It made a nice project since I had the yarn on hand and didn’t have much else I could do, but I’m not going to make a habit of altering commercial yarn this way; it’s very tedious and slow. I still don’t like the thinner yarn knitted, but I’ve been playing with it on my Zoom Loom and I like it pretty well for that. My arm isn’t wildly excited about weaving, but I can usually manage 2 or 3 squares a day before it starts screaming in protest. I finally sat down and figured out how to make bias woven squares and triangles, which I’ve been meaning to do for ages. And by “figured out” I mean “looked up online tutorials.”
Weaving diagonally produces a slightly tighter weave than the regular up-and-down weave, which worked out well since the 2-ply yarn came out slightly too thin for regular squares. The diagonal squares also have a more even edge, so I’d probably use them for a project I knew wasn’t going to have an edging.
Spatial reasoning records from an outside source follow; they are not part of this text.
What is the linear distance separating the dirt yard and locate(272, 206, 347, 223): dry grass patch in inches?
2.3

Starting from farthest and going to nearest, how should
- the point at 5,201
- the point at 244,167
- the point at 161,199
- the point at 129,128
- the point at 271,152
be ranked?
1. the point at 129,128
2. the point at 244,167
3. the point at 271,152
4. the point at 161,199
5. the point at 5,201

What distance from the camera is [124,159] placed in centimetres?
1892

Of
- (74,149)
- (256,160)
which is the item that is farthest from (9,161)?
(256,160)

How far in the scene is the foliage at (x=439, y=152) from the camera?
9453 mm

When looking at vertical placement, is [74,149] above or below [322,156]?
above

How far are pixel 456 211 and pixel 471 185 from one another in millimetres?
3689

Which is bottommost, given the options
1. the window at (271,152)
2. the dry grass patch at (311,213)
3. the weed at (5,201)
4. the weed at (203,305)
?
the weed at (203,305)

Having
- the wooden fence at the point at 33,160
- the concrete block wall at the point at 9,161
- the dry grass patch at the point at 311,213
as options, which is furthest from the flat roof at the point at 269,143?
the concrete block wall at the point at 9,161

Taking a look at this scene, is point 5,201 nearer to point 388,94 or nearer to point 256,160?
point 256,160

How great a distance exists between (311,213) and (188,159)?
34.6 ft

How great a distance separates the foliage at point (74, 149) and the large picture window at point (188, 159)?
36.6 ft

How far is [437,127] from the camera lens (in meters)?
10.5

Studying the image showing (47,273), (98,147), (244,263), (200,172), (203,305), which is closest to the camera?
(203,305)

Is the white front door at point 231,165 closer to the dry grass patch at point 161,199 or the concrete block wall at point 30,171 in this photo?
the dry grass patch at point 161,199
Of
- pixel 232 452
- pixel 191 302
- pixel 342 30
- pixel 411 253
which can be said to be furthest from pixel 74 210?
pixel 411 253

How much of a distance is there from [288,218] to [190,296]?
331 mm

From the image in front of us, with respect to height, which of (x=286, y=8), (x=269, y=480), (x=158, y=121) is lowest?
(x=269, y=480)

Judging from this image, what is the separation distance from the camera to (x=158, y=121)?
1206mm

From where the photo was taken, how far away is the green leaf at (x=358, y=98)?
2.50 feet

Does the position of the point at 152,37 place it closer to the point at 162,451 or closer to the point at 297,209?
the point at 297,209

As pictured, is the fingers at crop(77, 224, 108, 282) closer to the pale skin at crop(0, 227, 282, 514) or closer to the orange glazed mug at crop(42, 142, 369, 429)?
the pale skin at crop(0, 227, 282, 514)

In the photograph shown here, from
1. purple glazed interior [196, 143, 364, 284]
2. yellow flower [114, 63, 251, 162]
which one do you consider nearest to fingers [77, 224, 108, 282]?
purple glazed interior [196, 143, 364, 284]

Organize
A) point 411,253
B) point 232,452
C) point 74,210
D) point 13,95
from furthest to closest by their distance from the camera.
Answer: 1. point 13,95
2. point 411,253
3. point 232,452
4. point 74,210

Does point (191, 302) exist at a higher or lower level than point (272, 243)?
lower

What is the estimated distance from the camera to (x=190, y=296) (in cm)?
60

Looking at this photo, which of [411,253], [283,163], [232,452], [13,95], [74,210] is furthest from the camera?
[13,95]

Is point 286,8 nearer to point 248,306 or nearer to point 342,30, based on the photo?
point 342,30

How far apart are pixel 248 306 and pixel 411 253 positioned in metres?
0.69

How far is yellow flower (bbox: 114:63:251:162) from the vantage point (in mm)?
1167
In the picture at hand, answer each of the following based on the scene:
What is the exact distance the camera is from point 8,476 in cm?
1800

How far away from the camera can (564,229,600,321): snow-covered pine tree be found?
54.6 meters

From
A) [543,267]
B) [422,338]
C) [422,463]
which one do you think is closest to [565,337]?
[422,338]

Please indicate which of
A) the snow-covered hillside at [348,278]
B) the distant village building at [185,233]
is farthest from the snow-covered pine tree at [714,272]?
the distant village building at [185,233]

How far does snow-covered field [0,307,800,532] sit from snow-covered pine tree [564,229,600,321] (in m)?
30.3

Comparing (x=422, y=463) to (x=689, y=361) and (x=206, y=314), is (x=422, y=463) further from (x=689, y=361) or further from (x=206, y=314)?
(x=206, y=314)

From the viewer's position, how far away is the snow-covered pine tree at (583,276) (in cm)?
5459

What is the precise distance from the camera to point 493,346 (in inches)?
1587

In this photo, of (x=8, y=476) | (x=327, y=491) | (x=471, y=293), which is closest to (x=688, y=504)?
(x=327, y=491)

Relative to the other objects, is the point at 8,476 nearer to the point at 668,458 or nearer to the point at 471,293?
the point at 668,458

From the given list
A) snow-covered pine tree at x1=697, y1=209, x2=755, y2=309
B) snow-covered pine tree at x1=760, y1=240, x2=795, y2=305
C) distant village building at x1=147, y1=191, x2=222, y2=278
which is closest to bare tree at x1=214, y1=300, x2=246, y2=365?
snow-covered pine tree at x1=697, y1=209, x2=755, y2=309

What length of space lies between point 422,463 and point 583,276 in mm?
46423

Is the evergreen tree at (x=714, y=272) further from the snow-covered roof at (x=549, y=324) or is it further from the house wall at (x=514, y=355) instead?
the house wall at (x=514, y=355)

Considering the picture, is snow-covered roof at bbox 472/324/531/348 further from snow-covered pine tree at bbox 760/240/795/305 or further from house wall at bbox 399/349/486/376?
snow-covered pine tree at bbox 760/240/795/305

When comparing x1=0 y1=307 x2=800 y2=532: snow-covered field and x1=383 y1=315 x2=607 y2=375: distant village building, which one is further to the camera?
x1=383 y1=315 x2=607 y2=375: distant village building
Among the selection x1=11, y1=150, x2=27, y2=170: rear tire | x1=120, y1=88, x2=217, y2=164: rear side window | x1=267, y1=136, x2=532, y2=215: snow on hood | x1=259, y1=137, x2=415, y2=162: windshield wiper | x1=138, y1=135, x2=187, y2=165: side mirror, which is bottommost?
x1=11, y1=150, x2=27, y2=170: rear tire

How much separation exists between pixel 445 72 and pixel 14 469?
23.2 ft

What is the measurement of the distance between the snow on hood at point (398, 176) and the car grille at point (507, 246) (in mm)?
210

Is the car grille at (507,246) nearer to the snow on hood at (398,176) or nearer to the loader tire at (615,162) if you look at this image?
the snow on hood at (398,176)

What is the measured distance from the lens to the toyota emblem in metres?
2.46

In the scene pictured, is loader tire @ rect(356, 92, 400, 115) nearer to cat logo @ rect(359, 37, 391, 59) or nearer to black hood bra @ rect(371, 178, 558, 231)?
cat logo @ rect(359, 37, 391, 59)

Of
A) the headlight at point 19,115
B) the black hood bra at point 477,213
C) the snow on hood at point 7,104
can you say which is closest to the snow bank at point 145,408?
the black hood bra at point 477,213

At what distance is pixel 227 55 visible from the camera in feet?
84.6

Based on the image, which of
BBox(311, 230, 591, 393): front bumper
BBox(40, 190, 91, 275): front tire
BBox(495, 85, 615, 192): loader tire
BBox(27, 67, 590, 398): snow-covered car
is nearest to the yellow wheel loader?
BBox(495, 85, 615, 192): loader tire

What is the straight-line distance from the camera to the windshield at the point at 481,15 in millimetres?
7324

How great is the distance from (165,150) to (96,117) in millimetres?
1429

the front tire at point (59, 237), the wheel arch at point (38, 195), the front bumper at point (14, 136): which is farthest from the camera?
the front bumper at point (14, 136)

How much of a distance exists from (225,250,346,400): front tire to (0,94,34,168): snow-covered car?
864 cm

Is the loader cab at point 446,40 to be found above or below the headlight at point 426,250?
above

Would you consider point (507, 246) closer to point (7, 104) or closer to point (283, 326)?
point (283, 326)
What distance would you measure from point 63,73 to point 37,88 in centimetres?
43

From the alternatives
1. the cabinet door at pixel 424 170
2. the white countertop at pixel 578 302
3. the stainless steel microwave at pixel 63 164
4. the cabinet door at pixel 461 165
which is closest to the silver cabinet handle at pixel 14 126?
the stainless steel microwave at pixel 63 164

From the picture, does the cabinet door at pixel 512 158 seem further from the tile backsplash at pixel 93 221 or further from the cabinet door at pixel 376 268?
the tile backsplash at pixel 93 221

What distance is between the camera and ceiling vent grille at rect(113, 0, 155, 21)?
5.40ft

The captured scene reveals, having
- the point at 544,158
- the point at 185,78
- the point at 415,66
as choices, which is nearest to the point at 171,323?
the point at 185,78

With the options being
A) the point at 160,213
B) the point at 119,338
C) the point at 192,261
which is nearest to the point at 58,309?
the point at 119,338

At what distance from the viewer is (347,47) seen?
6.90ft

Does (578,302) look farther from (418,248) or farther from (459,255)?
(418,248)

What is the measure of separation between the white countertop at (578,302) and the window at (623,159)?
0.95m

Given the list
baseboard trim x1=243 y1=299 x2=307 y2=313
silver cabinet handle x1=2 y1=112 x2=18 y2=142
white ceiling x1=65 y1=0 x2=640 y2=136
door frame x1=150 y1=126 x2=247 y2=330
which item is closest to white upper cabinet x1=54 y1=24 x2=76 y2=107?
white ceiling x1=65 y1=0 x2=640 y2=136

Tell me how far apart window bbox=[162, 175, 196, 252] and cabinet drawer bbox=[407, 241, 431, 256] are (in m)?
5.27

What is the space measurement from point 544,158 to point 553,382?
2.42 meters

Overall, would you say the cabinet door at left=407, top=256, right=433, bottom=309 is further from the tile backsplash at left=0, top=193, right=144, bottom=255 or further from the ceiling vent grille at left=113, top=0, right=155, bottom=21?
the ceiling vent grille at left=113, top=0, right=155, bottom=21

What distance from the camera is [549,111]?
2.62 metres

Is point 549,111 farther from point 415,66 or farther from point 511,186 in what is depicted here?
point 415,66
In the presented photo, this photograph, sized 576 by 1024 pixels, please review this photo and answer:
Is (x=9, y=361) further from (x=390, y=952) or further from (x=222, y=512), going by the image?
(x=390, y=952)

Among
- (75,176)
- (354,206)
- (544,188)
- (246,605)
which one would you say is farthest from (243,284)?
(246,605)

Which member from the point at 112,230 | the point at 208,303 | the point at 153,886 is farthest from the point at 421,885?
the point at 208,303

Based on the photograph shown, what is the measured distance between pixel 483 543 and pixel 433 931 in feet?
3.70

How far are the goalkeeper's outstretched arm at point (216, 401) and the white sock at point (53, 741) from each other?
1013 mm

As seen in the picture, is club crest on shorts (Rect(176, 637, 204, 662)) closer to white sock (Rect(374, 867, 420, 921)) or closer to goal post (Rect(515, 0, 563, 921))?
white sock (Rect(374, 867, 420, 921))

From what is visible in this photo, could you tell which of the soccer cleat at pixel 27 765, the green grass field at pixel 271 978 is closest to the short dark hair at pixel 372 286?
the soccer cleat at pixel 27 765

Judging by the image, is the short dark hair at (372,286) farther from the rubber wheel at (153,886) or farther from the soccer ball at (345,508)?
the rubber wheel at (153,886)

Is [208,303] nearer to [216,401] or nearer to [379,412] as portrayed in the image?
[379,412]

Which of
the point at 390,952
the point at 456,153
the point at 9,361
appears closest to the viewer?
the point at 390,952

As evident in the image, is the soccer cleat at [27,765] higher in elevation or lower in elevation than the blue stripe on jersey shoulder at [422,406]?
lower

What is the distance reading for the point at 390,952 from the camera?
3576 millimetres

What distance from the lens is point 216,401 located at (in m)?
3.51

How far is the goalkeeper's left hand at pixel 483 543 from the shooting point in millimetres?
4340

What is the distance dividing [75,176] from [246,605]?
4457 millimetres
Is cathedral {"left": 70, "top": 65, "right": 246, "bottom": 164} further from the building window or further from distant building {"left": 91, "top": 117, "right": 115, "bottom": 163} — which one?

A bias woven square and a regular square made from the same skein of sport weight acrylic.
Not much news on the sheep front, except that the vet is coming to pay a social call on Liam and Bran next week. It’s been mostly rainy all day today, but yesterday I zoomed in as far as possible and got a picture of Mira napping with Duchess. It’s uncanny how much they look alike.
“Ah, nothing like a nap on a pile of sun-warmed waste hay.”
Now I feel like taking a nap myself. Watching sheep nap always makes me sleepy.